§ **THINGS TO DO**
1: Name every author credited on the AvatarCLIP page.
2: Reproduce word for word the stretch of the AvatarCLIP page that starts at "A tall and skinny" and stops after "of 3D Avatars.".
3: Summarize the AvatarCLIP page in three sentences.

§ **PASSAGE FOR REVIEW**
AvatarCLIP: Zero-Shot Text-Driven Generation and Animation of 3D Avatars

Fangzhou Hong1*  Mingyuan Zhang1*  Liang Pan1  Zhongang Cai1,2,3  Lei Yang2  Ziwei Liu1+

1S-Lab, Nanyang Technological University  2SenseTime Research  3Shanghai AI Laboratory

*equal contribution  +corresponding author

Accepted to SIGGRAPH 2022 (Journal Track)


AvatarCLIP generate and animate avatars given descriptions of body shapes, appearances and motions.

A tall and skinny female soldier that is arguing.A skinny ninja that is raising both arms.An overweight sumo wrestler that is sitting.A tall and fat Iron Man that is running.

This repository contains the official implementation of AvatarCLIP: Zero-Shot Text-Driven Generation and Animation of 3D Avatars.

[Project Page][arXiv][High-Res PDF (166M)][Supplementary Video][Colab Demo]


[09/2022] :fire::fire::fire:If you are looking for a higher-quality text2motion method, go checkout our new work MotionDiffuse!:fire::fire::fire:

[07/2022] Code release for motion generation part!

[05/2022] Paper uploaded to arXiv. arXiv

[05/2022] Add a Colab Demo for avatar generation! Open In Colab

[05/2022] Support converting the generated avatar to the animatable FBX format! Go checkout how to use the FBX models. Or checkout the instructions for the conversion codes.

[05/2022] Code release for avatar generation part!

[04/2022] AvatarCLIP is accepted to SIGGRAPH 2022 (Journal Track):partying_face:!

§ **PROVIDED INFORMATION**
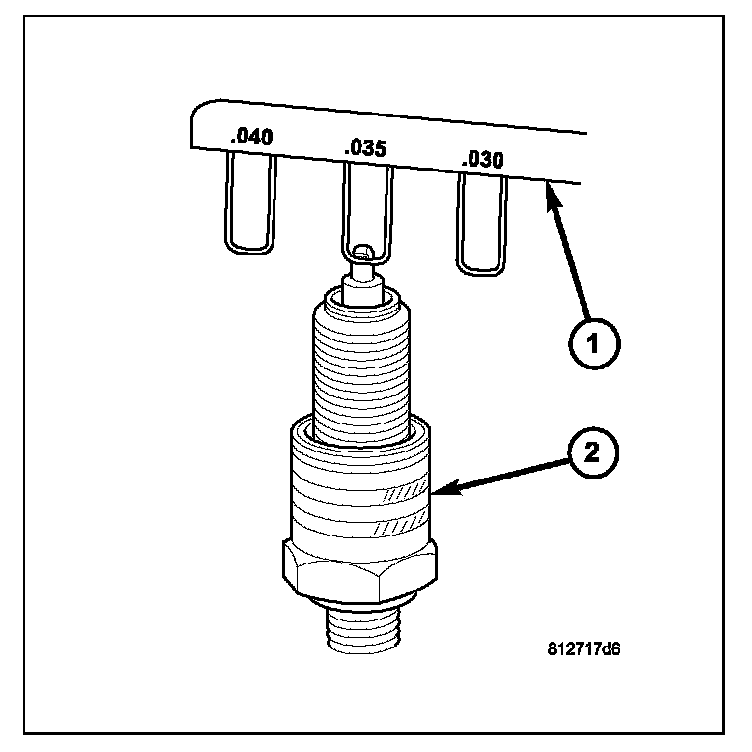 .040
.035
.030
1
2
812717d6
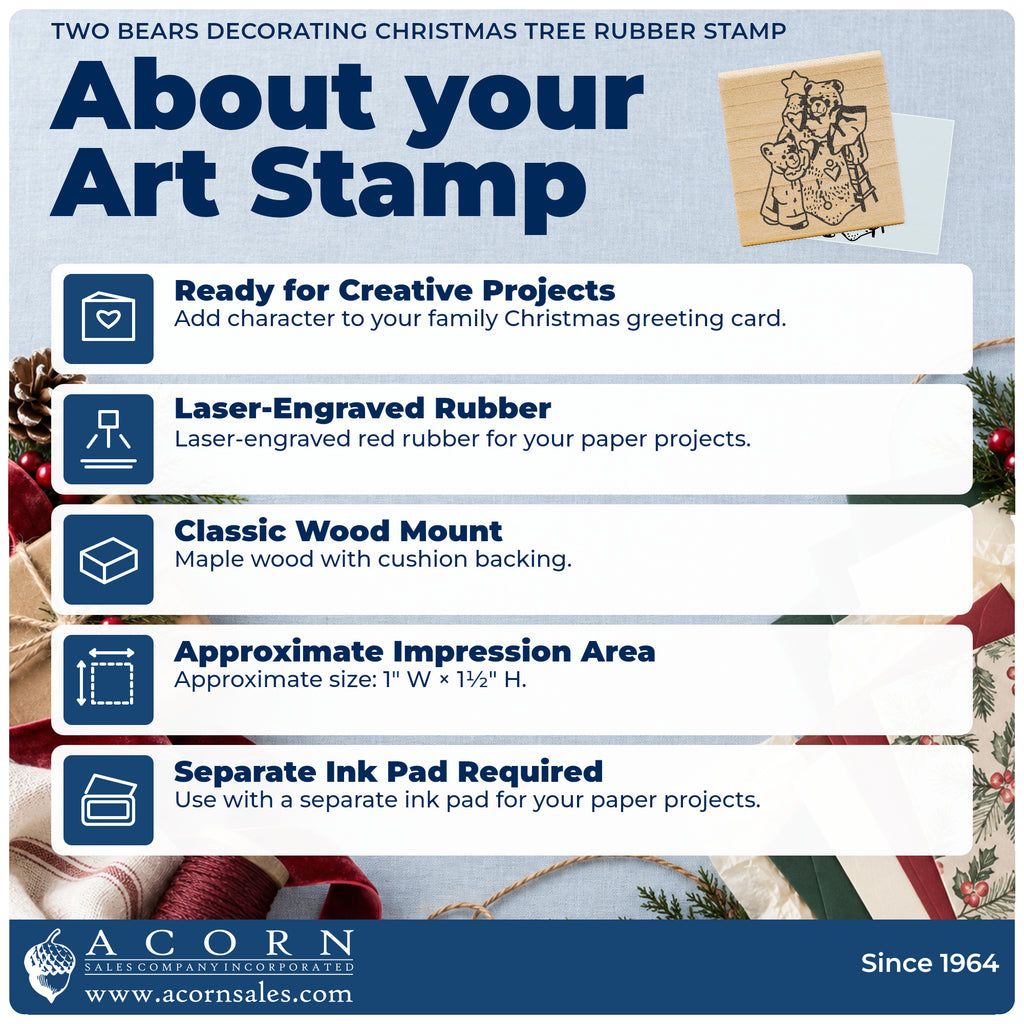 TWO BEARS DECORATING CHRISTMAS TREE RUBBER STAMP

About your Art Stamp

Ready for Creative Projects
Add character to your family Christmas greeting card.

Laser-Engraved Rubber
Laser-engraved red rubber for your paper projects.

Classic Wood Mount
Maple wood with cushion backing.

Approximate Impression Area
Approximate size: 1" W × 1½" H.

Separate Ink Pad Required
Use with a separate ink pad for your paper projects.

ACORN
SALES COMPANY INCORPORATED
www.acornsales.com

Since 1964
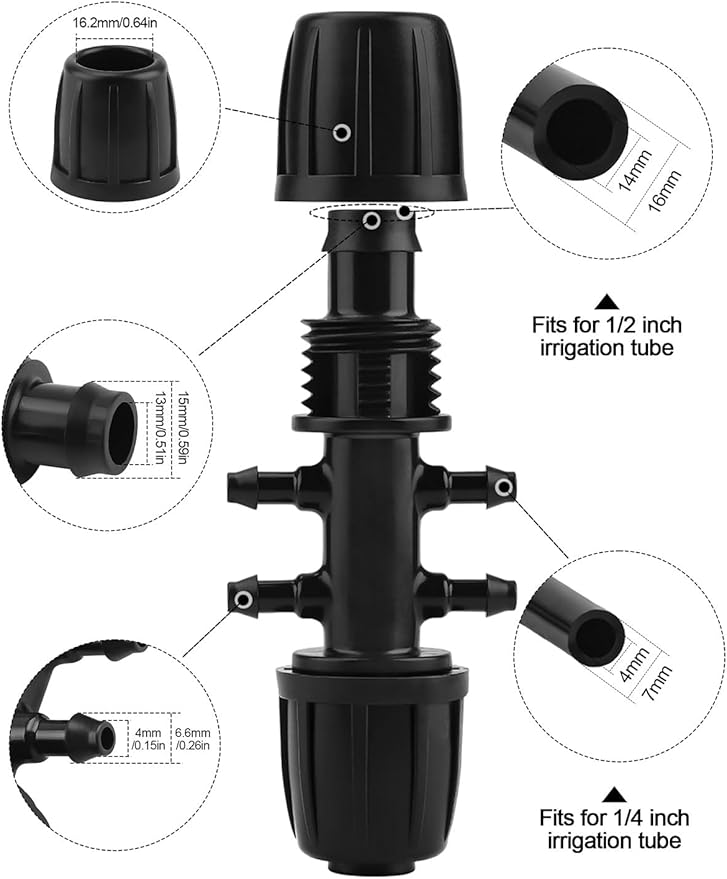 16.2mm/0.64in

14mm
16mm

Fits for 1/2 inch irrigation tube

15mm/0.59in
13mm/0.51in

4mm
7mm

4mm /0.15in
6.6mm /0.26in

Fits for 1/4 inch irrigation tube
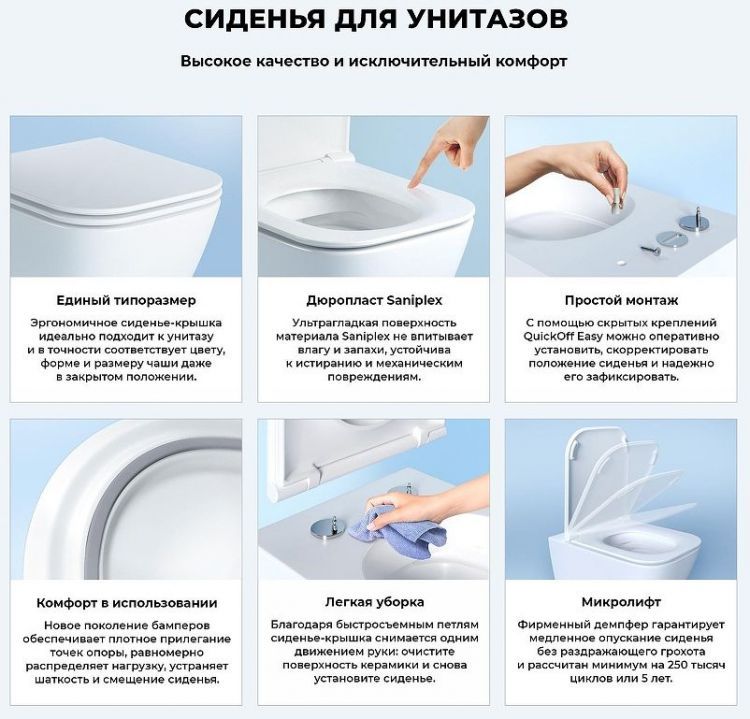 СИДЕНЬЯ ДЛЯ УНИТАЗОВ

Высокое качество и исключительный комфорт

Единый типоразмер

Эргономичное сиденье-крышка идеально подходит к унитазу и в точности соответствует цвету, форме и размеру чаши даже в закрытом положении.

Дюропласт Saniplex

Ультрагладкая поверхность материала Saniplex не впитывает влагу и запахи, устойчива к истиранию и механическим повреждениям.

Простой монтаж

С помощью скрытых креплений QuickOff Easy можно оперативно установить, скорректировать положение сиденья и надежно его зафиксировать.

Комфорт в использовании

Новое поколение бамперов обеспечивает плотное прилегание точек опоры, равномерно распределяет нагрузку, устраняет шаткость и смещение сиденья.

Легкая уборка

Благодаря быстросъемным петлям сиденье-крышка снимается одним движением руки: очистите поверхность керамики и снова установите сиденье.

Микролифт

Фирменный демпфер гарантирует медленное опускание сиденья без раздражающего грохота и рассчитан минимум на 250 тысяч циклов или 5 лет.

§ **ANSWERS FOR THE TASKS**
1: Fangzhou Hong, Mingyuan Zhang, Liang Pan, Zhongang Cai, Lei Yang, Ziwei Liu

2:
A tall and skinny female soldier that is arguing.A skinny ninja that is raising both arms.An overweight sumo wrestler that is sitting.A tall and fat Iron Man that is running.

This repository contains the official implementation of AvatarCLIP: Zero-Shot Text-Driven Generation and Animation of 3D Avatars.

3: AvatarCLIP generates and animates 3D avatars from descriptions of body shapes, appearances and motions, and this repository holds its official implementation. The work was accepted to SIGGRAPH 2022 (Journal Track), and the paper was uploaded to arXiv. Code for avatar generation came out in May 2022, along with a Colab demo and support for converting avatars to the animatable FBX format, and code for motion generation followed in July 2022.